YOUR GOAL ::
Let the answer be the lines from the one with "United States, site lebec_TAG-TC02." to the end of the entries, copied exactly with both boundary lines kept.

SUPPLIED RECORDS ::
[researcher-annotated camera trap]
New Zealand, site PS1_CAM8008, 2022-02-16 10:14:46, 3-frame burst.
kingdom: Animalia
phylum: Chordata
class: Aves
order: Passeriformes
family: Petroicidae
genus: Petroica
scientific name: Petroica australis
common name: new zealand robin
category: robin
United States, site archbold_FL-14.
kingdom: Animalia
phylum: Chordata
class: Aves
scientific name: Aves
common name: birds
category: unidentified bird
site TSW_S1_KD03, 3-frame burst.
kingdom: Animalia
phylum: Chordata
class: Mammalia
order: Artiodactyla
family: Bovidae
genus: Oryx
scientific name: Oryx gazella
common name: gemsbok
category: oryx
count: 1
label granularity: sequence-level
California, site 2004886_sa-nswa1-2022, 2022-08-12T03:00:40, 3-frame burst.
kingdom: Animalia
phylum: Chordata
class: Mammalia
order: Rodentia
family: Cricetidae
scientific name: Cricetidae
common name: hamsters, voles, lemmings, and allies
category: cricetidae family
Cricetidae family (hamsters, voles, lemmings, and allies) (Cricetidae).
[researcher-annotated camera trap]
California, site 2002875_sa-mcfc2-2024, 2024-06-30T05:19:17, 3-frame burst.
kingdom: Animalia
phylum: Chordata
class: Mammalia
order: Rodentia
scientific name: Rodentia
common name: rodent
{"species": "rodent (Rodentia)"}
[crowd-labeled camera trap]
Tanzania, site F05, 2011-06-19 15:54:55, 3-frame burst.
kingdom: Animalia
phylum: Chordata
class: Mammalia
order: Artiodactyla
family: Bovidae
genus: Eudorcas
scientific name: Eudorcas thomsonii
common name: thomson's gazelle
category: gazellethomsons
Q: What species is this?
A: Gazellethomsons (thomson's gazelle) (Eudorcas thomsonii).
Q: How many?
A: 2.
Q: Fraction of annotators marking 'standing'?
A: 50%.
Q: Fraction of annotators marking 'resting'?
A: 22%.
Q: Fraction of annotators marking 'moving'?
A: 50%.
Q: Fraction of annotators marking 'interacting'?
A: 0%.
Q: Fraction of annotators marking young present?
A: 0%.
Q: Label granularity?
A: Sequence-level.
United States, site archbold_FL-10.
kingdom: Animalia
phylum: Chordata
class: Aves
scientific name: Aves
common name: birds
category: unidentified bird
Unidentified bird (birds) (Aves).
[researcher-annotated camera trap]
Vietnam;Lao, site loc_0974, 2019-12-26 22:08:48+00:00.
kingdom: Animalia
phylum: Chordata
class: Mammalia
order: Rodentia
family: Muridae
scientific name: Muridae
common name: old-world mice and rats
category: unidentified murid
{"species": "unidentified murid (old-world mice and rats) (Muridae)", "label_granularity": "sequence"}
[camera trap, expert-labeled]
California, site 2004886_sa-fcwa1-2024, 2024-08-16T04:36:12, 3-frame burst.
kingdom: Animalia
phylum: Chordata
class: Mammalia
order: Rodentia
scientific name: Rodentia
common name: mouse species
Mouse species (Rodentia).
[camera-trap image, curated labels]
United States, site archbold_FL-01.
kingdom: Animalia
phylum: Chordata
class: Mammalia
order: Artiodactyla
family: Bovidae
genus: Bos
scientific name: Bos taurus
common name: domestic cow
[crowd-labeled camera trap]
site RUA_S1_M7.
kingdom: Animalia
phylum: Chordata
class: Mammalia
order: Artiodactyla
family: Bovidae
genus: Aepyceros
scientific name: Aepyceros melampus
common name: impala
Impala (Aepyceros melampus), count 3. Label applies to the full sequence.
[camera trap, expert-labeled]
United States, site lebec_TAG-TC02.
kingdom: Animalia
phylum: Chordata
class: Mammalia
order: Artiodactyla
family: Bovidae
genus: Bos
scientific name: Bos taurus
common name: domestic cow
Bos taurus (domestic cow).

REPLY ::
United States, site lebec_TAG-TC02.
kingdom: Animalia
phylum: Chordata
class: Mammalia
order: Artiodactyla
family: Bovidae
genus: Bos
scientific name: Bos taurus
common name: domestic cow
Bos taurus (domestic cow).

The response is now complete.